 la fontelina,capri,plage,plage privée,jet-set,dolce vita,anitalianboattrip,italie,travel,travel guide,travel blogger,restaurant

...

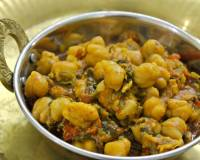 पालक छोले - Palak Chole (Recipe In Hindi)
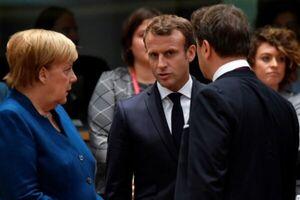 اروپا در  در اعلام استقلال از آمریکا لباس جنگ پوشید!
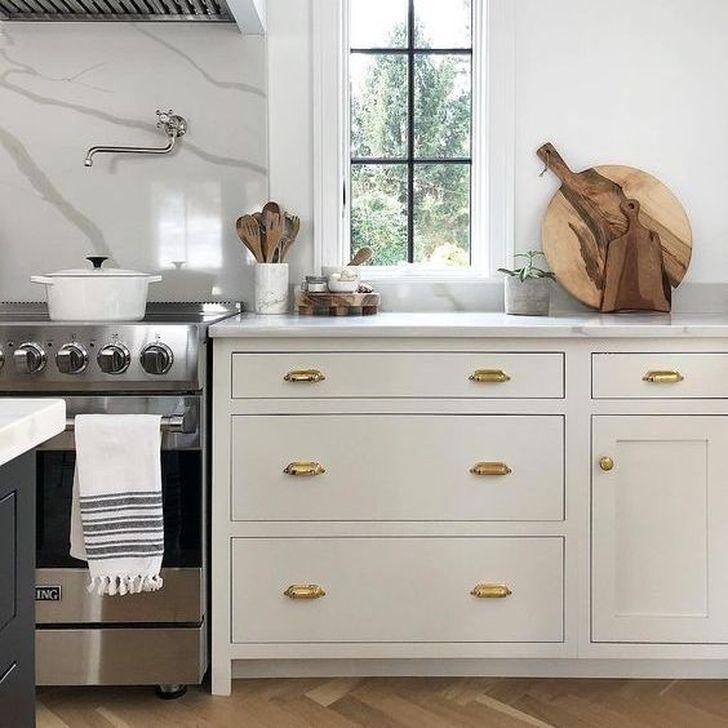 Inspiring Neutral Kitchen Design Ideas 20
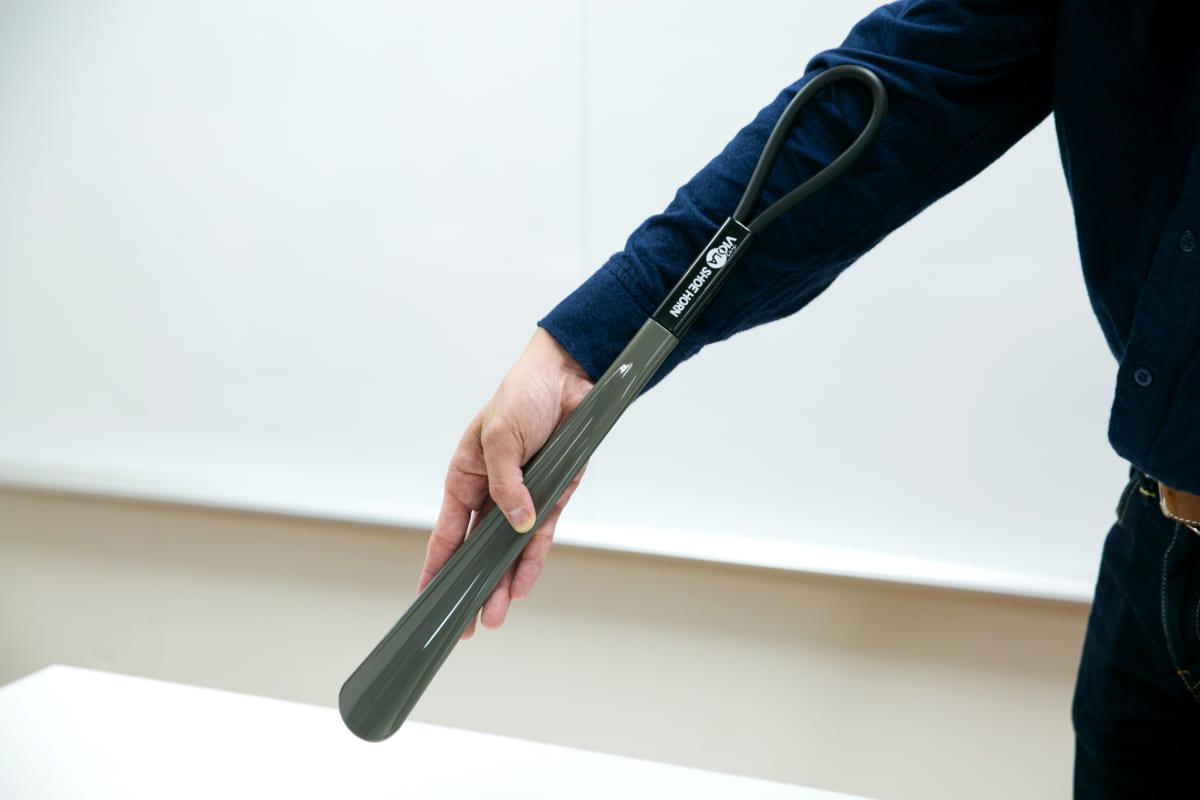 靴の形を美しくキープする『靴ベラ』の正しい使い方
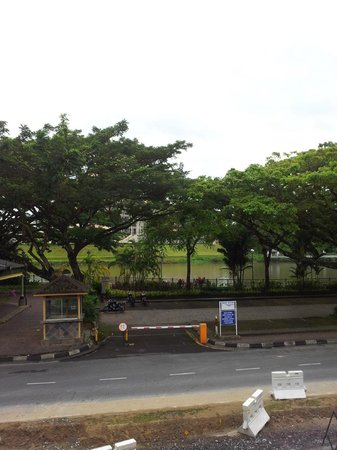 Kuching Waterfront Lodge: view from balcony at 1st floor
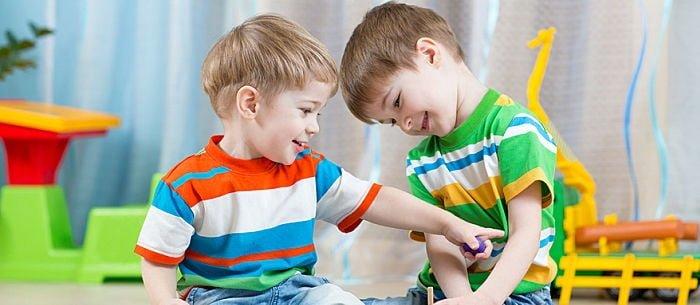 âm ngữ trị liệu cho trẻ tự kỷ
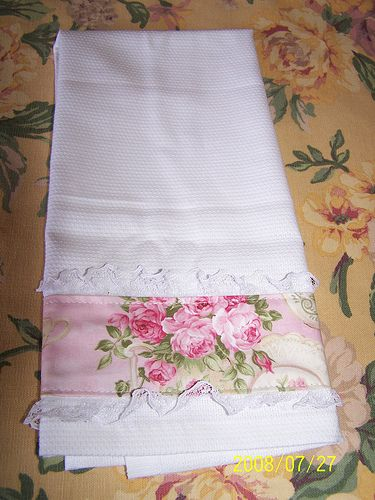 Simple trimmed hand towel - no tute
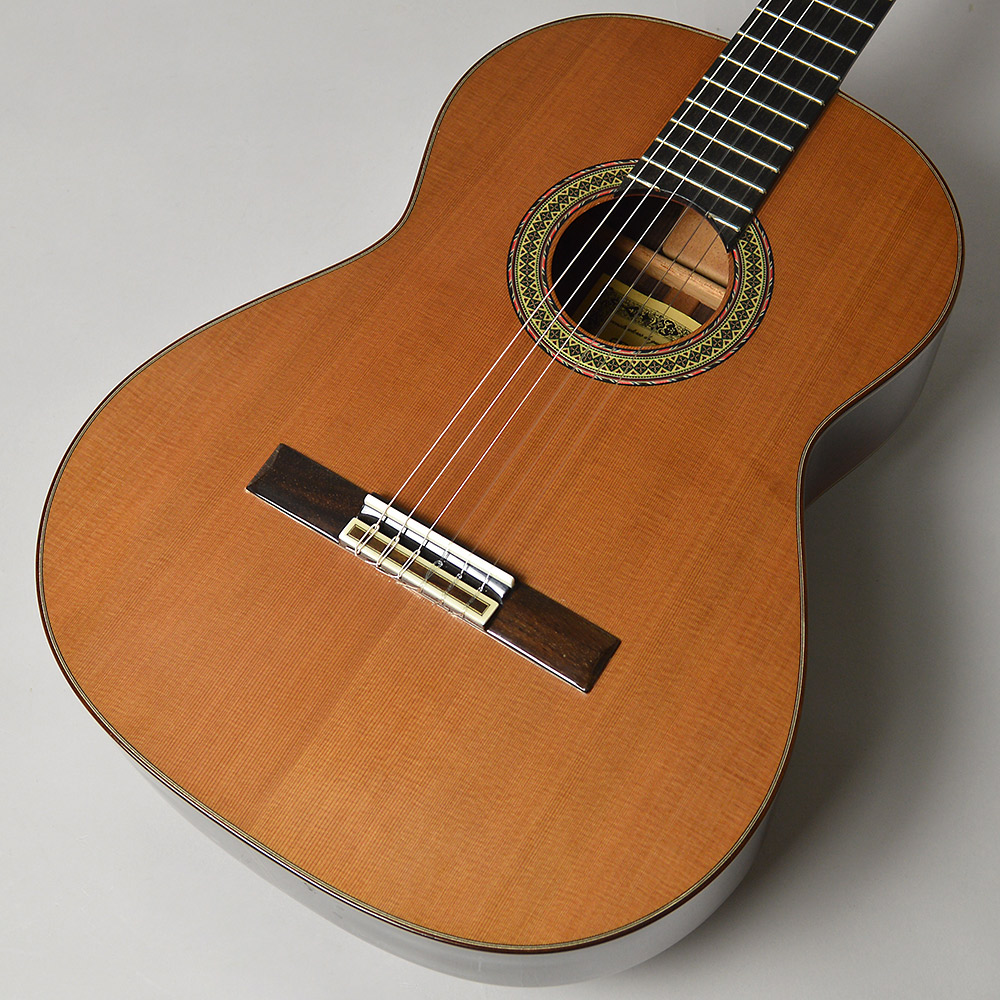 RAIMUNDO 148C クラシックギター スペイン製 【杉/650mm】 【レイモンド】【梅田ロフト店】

- [What you will do]
Output only the lines above from the line that holds "âm ngữ trị liệu cho trẻ tự kỷ" through the line that holds "RAIMUNDO 148C クラシックギター", both ends included, and exclude pictures.

- [Response to this task]
 âm ngữ trị liệu cho trẻ tự kỷ
 Simple trimmed hand towel - no tute
 RAIMUNDO 148C クラシックギター スペイン製 【杉/650mm】 【レイモンド】【梅田ロフト店】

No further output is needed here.